Columbus Day celebrates Christopher Columbus' arrival in the United States.
It became a state holiday in Colorado first, in 1906, and became a federal holiday in 1937. Many Italian-Americans observe Columbus Day as a celebration of their heritage. The first occasion was celebrated in New York City on October 12, 1866.
In recent decades there has been increasing controversy over whether Christopher Columbus should be celebrated as a hero due to his violence towards the Native American population.
In the United States, Hawaii and South Dakota do not celebrate Columbus Day.

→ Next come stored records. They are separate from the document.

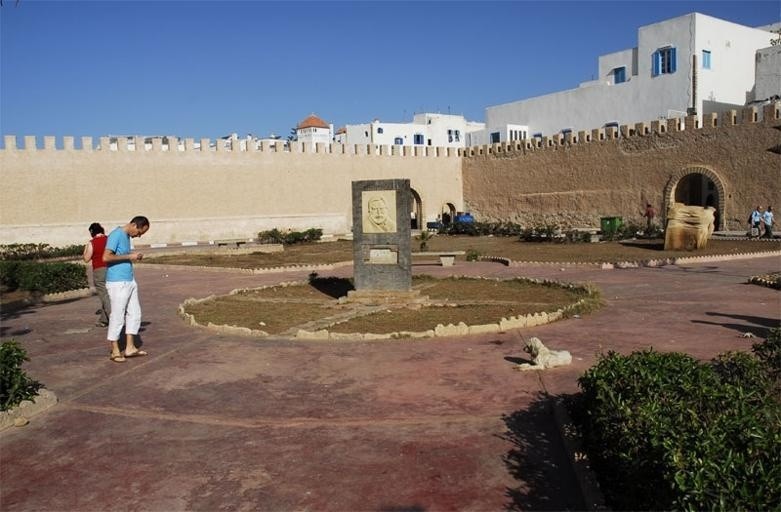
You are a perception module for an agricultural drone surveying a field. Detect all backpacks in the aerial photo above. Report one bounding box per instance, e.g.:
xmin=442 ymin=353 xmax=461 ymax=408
xmin=748 ymin=211 xmax=757 ymax=224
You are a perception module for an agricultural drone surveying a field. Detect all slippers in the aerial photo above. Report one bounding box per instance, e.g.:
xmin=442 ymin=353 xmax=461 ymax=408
xmin=112 ymin=350 xmax=147 ymax=362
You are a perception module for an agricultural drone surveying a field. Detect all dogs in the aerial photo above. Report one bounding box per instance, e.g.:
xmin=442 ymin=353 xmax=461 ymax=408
xmin=512 ymin=337 xmax=574 ymax=372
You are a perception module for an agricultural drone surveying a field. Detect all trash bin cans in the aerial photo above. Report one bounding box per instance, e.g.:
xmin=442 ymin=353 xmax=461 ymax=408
xmin=600 ymin=216 xmax=622 ymax=234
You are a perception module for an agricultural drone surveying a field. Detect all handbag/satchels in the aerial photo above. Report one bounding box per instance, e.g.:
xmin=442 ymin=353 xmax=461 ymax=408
xmin=751 ymin=228 xmax=759 ymax=236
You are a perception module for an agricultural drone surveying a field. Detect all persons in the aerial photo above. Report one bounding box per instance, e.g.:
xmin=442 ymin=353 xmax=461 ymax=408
xmin=84 ymin=221 xmax=113 ymax=328
xmin=364 ymin=194 xmax=394 ymax=233
xmin=749 ymin=206 xmax=764 ymax=240
xmin=435 ymin=214 xmax=442 ymax=227
xmin=761 ymin=206 xmax=779 ymax=240
xmin=643 ymin=205 xmax=658 ymax=229
xmin=100 ymin=214 xmax=152 ymax=365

Instead, they celebrate Discoverers Day (which commemorates the Polynesian discoverers of Hawaii) and Native Americans Day, respectively.
California,Texas and Florida removed Columbus Day as a paid holiday for government workers, while still maintaining it either as a day of recognition or a legal holiday.
Columbus Day is also celebrated in Spain, Uruguay, the Bahamas and many South American countries.
Government offices, including the Department of Motor Vehicles, are closed. Courts and public schools are also closed. There is no mail delivery.
There is no garbage or recycling collection. If Monday is your regular garbage day, put your garbage out after 4 p.m. If Monday is your regular recycling day, wait until the following week to put out your recyclables.
Alternate Side, Subway, Street Closures and Traffic Delays:
Subways and buses run on a weekday schedule.
Alternate side parking is suspended. All other regulations, including parking meters, remain in effect.
If you're planning on driving in Manhattan, the following streets will be closed:
- 44th-47th streets between Madison and 6th avenues
- 5th Avenue between 43rd St. and 79th St.
- 72-78th Streets between 5th and Madison avenues
The Columbus Day Parade begins at 11:30 a.m. and lasts until 3 p.m. beginning on Fifth Avenue at 44th Street and continuing north along Fifth Avenue to 79th Street.
The Columbus Day Parade has been organized by the Columbus Citizens Foundation in New York since 1929. Over 35,000 people participate in the parade in New York City. The parade attracts nearly one million spectators and is the largest celebration of Italian-American culture in the world.
Columbus Day mass takes place at St. Patrick's Cathedral (50th Street/Fifth Avenue) at 9:30 a.m.